Greek Prime Minister Antonis Samaras, who accompanied Li throughout the visit, said on Friday Li is a friend and they can “look into each other’s eyes” because of the trust between the two leaders and nations.
China has given strong support to Greece during the European country’s debt crisis and declared confidence in its economy, while providing funding through various mechanisms.
Greece, in turn, used its great maritime prowess to help Beijing evacuate more than 13,000 citizens from Libya in just 10 days in 2011. It opened the island of Crete for Chinese to stay temporarily.
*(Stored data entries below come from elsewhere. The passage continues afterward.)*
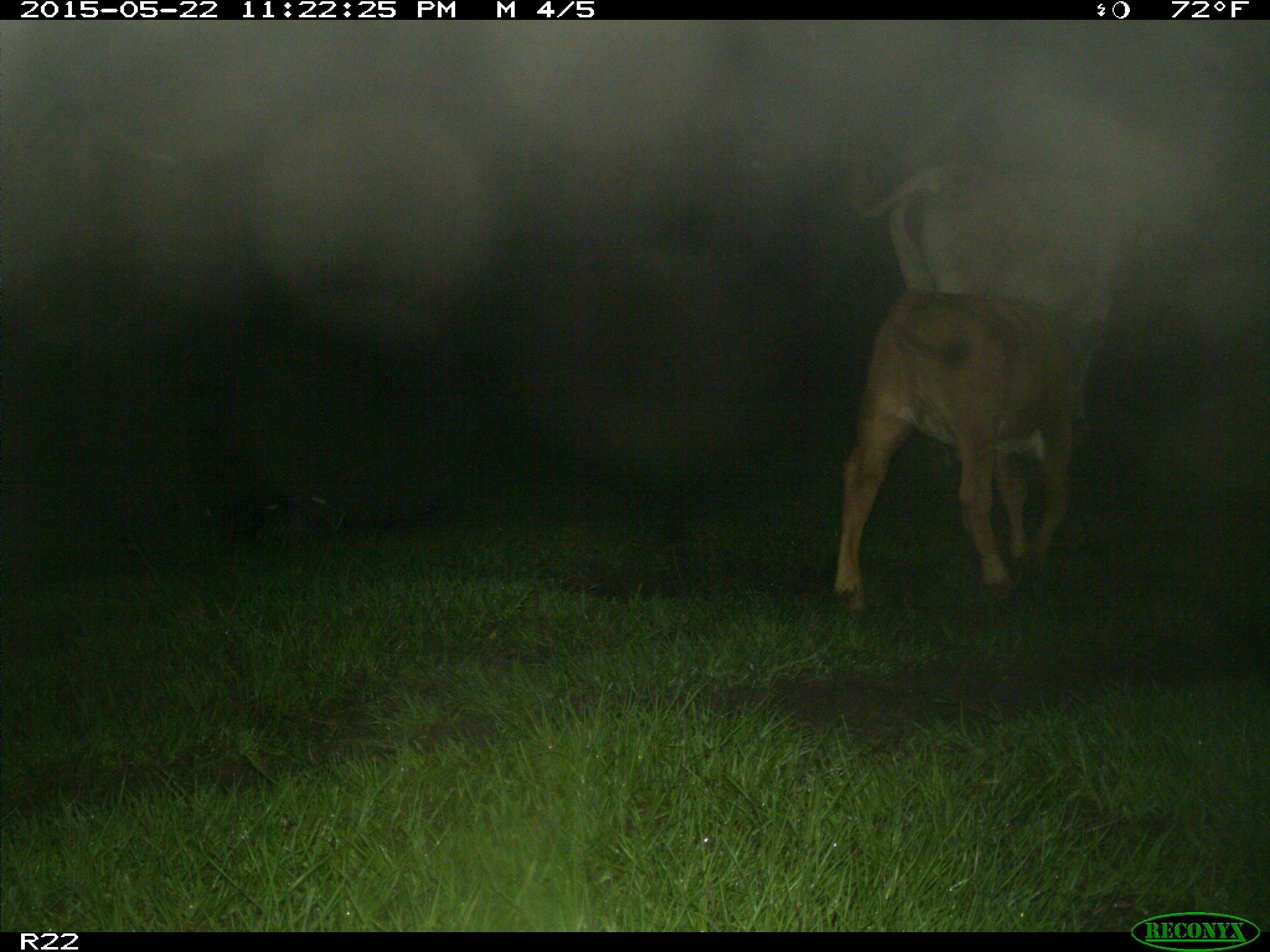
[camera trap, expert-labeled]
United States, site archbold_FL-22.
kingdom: Animalia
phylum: Chordata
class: Mammalia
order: Artiodactyla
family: Bovidae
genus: Bos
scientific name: Bos taurus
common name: domestic cow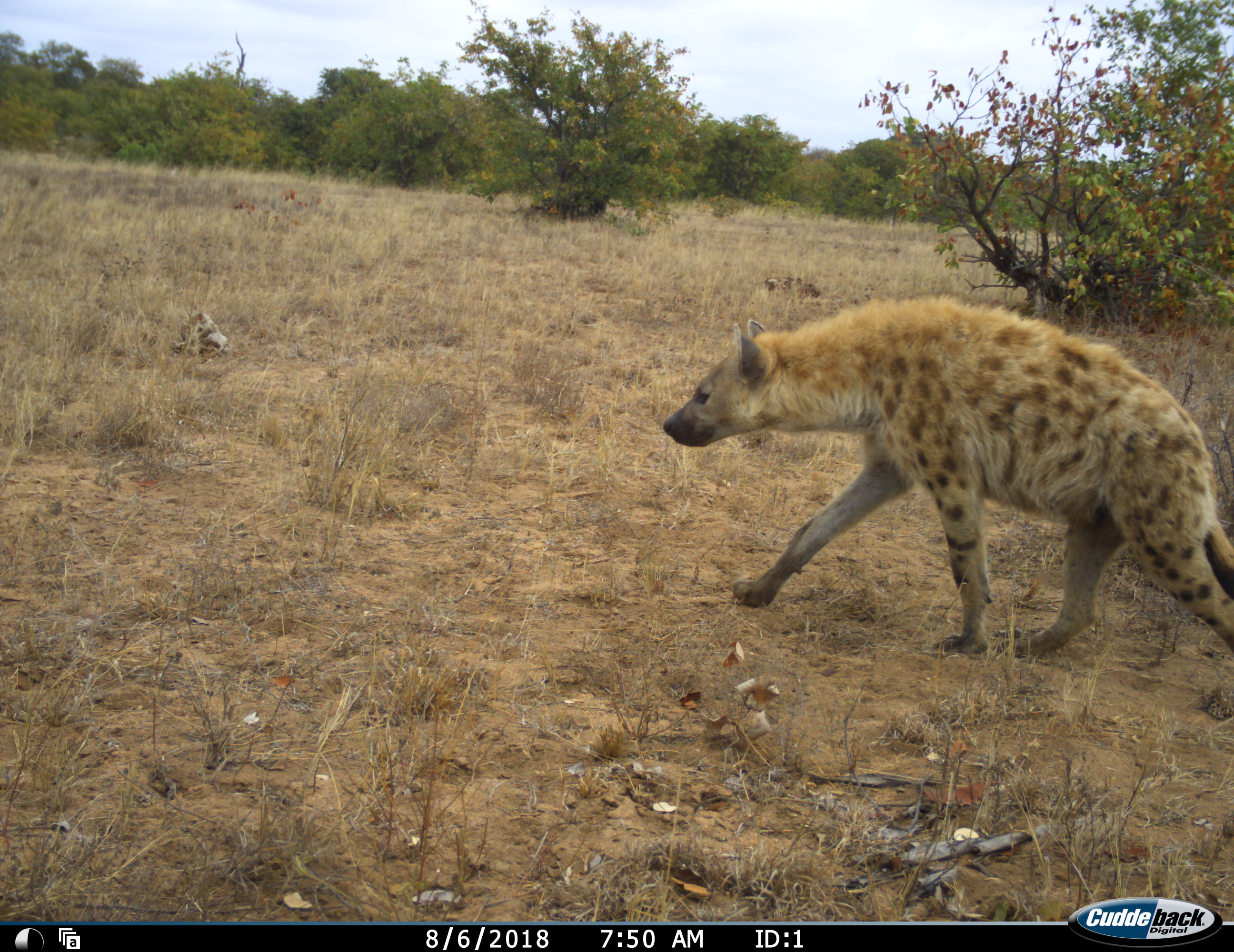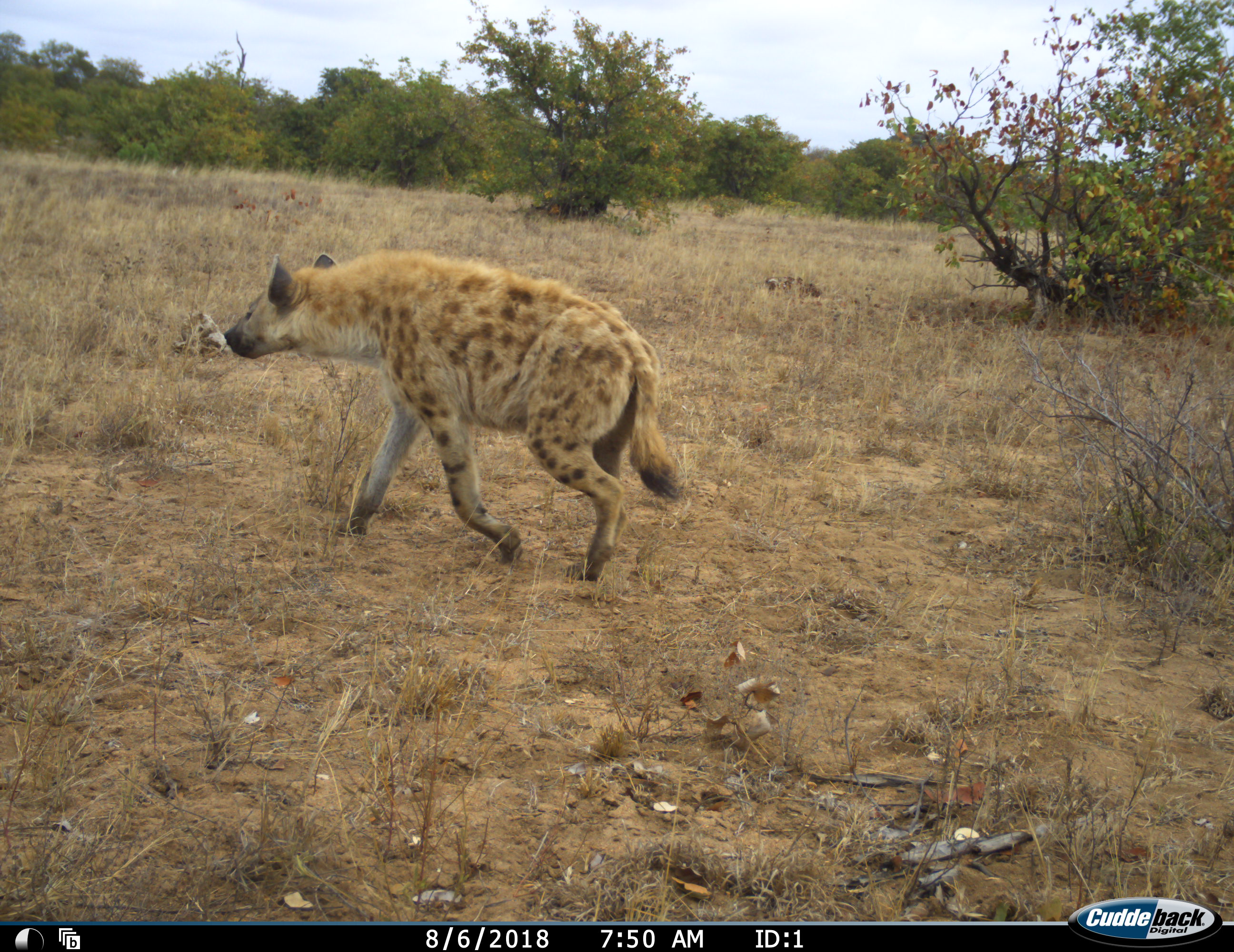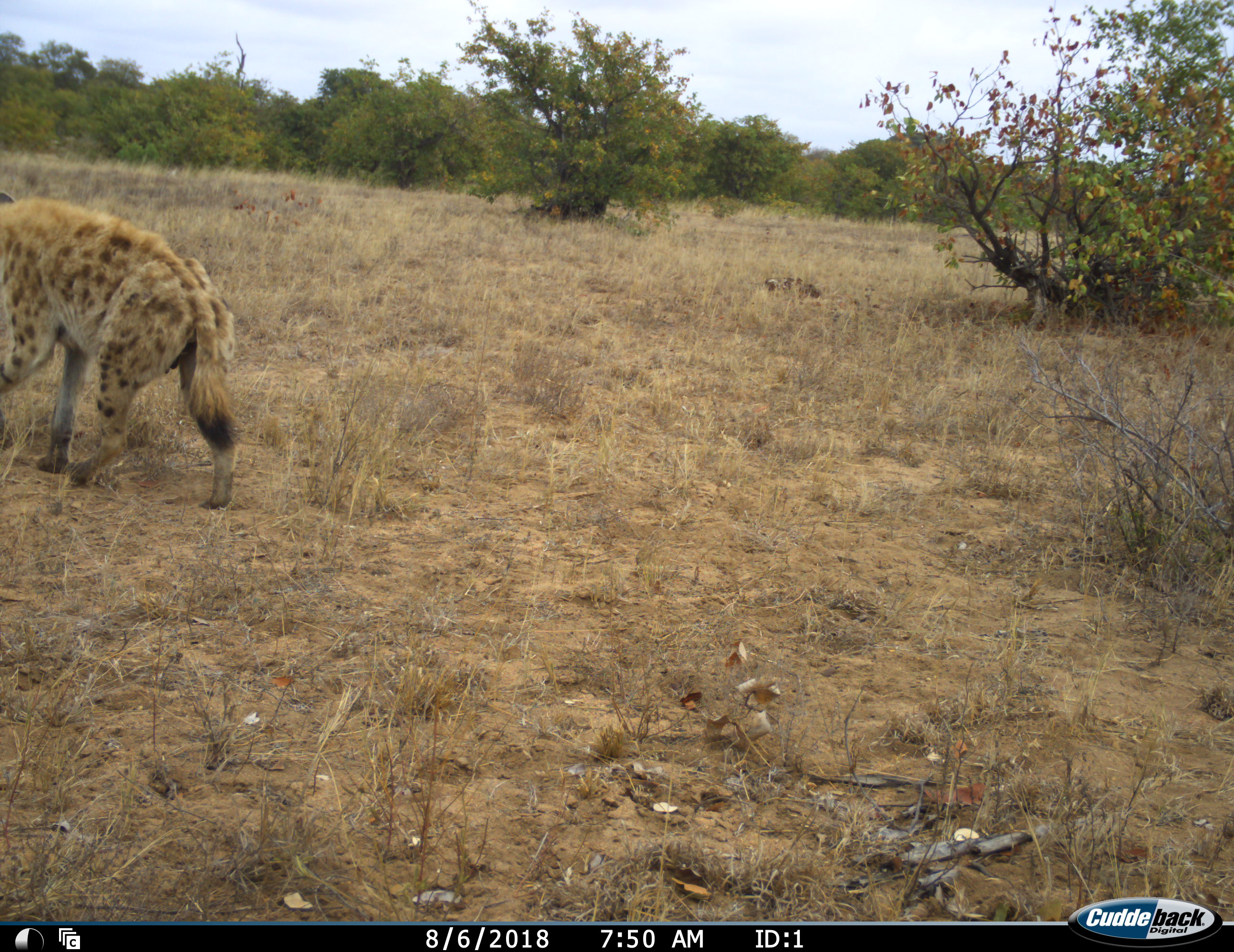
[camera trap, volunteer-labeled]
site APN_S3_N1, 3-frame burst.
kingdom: Animalia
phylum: Chordata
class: Mammalia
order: Carnivora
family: Hyaenidae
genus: Crocuta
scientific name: Crocuta crocuta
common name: spotted hyena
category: hyenaspotted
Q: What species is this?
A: Hyenaspotted (spotted hyena) (Crocuta crocuta).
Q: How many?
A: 1.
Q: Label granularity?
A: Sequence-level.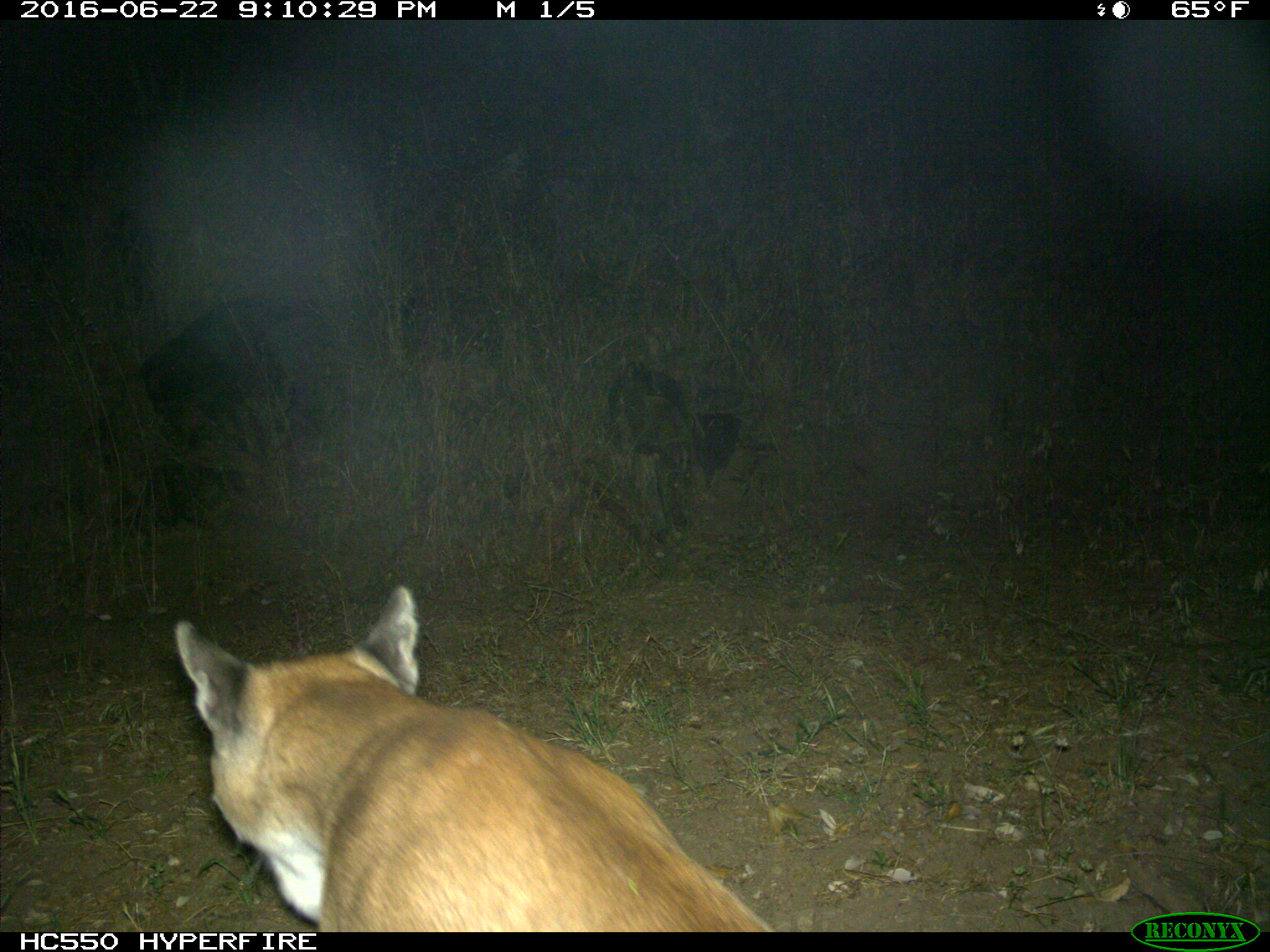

“(Greece) gave almost anything it could,” Ruan said.
Premier Li Keqiang (front L) and Greek Prime Minister Antonis Samaras (R) attend the opening ceremony for the new hall of the Heraklion Museum in Heraklion, Crete, Greece, June 21, 2014.[Photo/Xinhua]
Cui Hongjian, director of the China Institute of International Studies’ Department of European Studies, said Sino-Hellenic relations “have a good foundation” and enjoy an “almost perfect situation”.
“We share a rich accumulation of history, deep sentiments toward each other and huge cooperation potential,” Cui said.
Cui said China has accumulated wealth in recent decades, and its desire for spiritual exchanges with the outside is surging.
“I actually think it is a better way to communicate with other nations, especially with Europe,” he said.
“If our exchanges can reach such a high level, many of our specific problems with Europe will disappear.”
Li left Greece for home on Saturday evening. The trip also took him to Britain.